Weed issues a direct warning to social media:
Fake news, racism, sexism, terrorists spreading messages of hate, toxic content directed at children – parts of the internet we have ended up with is a million miles from where we thought it would take us. It is in the digital media industry’s interest to listen and act on this. Before viewers stop viewing, advertisers stop advertising and publishers stop publishing.
Brands taking stands: Uniliever’s recipe for social media responsibility
Weed provides a clear bottom line motivation for companies like Unilever to step up and take control:
This is a deep and systematic issue. An issue of trust that fundamentally threatens to undermine the relationship between consumers and brands…As one of the largest advertisers in the world, we cannot have an environment where our consumers don’t trust what they see online. So we must ask ourselves –what do brands stand for in the 21st century? To remain relevant, and trusted by consumers, brands have to take the lead.
Unilever has already begun drawing from the lessons of corporate social responsibility and supply chain management for its action blueprint. As described by Weed, companies should approach the digital, virtual supply chain in the same way they manage their physical supply chain:
…And in the same way that we have taken a positive stance with our supply chain across all our products, committing to sourcing all our agricultural raw materials sustainably by 2020, we have been taking a positive stance with our digital supply chain.
…If we are committed to making our supply chains sustainable, that is all of our supply chains. And the current digital supply chain is far from being sustainable.
Finally, Weed offers Uniliever’s three-legged strategy as a means of ensuring that “social media should build social responsibility.”
First is a pledge not to invest in platforms that fail to protect children, that “create division in society,” and that “promote anger or hate.”
Second is to recognize the Unilever brand as a content creator that can and will focus on “tackling gender stereotypes in advertising,” using the promotional tool #Unstereotype. The new campaign also seeks to gather industrywide support through #Unstereotype Alliance.

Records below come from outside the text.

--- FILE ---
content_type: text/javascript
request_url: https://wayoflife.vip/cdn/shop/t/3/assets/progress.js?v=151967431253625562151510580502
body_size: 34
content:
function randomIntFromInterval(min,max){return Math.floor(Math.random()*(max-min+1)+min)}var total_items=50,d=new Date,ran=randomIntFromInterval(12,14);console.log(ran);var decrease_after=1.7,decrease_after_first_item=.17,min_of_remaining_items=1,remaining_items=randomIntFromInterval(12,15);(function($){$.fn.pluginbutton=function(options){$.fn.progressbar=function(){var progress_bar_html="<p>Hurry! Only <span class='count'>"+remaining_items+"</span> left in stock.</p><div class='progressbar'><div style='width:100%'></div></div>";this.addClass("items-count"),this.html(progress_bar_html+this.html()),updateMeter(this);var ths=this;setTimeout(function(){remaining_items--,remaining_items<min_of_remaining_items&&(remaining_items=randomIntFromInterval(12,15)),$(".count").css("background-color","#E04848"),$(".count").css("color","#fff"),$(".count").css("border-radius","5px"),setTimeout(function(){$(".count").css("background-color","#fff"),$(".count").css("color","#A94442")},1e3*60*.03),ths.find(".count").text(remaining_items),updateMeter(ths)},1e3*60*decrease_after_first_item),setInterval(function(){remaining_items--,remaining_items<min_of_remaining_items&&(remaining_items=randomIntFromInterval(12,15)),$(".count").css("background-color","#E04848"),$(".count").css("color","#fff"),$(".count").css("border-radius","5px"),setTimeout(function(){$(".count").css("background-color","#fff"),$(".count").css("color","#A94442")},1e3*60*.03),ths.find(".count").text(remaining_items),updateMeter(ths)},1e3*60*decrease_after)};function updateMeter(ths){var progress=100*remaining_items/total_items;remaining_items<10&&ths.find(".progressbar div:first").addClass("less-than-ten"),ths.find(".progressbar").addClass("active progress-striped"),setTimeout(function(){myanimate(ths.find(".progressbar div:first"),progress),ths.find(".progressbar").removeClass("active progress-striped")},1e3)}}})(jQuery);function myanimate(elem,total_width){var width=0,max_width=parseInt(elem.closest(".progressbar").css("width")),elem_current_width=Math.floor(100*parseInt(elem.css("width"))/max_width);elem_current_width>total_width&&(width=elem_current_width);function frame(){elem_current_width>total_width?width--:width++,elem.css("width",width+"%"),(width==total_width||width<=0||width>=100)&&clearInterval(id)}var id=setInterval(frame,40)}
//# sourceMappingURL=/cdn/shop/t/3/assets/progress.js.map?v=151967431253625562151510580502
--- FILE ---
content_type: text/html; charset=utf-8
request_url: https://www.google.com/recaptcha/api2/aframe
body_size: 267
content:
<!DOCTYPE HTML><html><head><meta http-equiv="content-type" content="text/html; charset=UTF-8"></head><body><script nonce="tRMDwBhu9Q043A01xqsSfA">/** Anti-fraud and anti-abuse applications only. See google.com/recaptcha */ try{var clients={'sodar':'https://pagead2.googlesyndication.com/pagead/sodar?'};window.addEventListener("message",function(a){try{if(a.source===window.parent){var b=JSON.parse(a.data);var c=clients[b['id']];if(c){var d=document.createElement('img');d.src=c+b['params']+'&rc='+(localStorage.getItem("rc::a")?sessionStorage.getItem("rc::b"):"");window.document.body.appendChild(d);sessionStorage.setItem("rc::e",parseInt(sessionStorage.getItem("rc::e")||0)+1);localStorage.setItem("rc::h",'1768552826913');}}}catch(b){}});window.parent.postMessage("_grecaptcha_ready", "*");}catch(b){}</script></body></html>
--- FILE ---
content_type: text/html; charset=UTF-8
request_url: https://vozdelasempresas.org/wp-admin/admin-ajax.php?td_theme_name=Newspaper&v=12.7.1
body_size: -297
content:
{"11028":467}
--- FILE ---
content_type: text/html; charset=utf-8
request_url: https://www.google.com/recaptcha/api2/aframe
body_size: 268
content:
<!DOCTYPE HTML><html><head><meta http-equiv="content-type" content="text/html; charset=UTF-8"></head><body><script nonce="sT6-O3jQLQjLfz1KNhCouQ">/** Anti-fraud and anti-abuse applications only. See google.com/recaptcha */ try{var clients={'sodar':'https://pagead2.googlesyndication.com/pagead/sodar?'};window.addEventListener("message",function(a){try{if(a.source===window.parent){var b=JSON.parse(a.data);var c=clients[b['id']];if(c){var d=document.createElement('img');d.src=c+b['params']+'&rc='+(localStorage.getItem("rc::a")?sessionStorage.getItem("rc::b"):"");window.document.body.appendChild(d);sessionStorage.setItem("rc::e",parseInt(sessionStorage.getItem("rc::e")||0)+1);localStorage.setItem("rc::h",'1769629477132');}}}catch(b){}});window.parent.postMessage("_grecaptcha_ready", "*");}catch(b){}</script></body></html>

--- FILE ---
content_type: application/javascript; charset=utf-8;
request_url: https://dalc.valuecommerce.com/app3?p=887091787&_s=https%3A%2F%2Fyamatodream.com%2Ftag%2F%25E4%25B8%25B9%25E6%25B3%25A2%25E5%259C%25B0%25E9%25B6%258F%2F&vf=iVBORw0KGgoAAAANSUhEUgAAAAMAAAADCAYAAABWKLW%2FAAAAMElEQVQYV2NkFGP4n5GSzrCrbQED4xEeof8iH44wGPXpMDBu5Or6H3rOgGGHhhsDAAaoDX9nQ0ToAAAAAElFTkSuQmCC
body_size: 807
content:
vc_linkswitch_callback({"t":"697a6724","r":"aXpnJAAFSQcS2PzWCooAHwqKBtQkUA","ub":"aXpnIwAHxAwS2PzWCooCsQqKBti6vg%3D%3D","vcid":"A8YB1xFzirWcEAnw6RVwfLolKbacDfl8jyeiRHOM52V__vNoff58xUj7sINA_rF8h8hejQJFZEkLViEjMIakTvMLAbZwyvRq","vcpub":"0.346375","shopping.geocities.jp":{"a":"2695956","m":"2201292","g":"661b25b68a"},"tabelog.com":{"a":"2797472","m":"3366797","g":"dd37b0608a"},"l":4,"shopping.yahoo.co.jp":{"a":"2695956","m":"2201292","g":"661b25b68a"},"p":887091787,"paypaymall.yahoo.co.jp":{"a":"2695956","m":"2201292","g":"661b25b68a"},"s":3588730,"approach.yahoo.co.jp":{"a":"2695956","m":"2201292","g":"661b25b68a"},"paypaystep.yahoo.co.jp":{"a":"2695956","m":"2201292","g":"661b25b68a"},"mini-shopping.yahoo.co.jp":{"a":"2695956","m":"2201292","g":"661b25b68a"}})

The third leg of the strategy involves establishing norms for digital infrastructure with a focus on improving the consumer experience. Unilever has already done much of the heavy lifting on this score. Over the past three years, the company has established concentrated its efforts on the three “V’s” of viewability, verification and value (breaks added for readability):
…In viewability we have established and implemented industry leading viewability standards, including working with Group M and others on a new display news feed standard, and we are in the final stages of research to establish news feed video standards.
For verification – we are successfully working with third party to verify our media across all platforms across the globe.
All leading to greater value from our media spend. Our position here has not changed. And there is still more to do. But ultimately, these are table stakes.
To put all this in a bottom line context, Unilever is facing global competition from a new wave of “disruptive brands” such as Halo Top ice cream in the US.
By taking on social media, Russia — and President Trump — Unilever has seized control of the global narrative in a way that would be difficult if not impossible for emerging brands to imitate.
It remains to be seen whether other leading brands follow Unilever as it steers the CSR ship into the gathering storm of a global political crisis.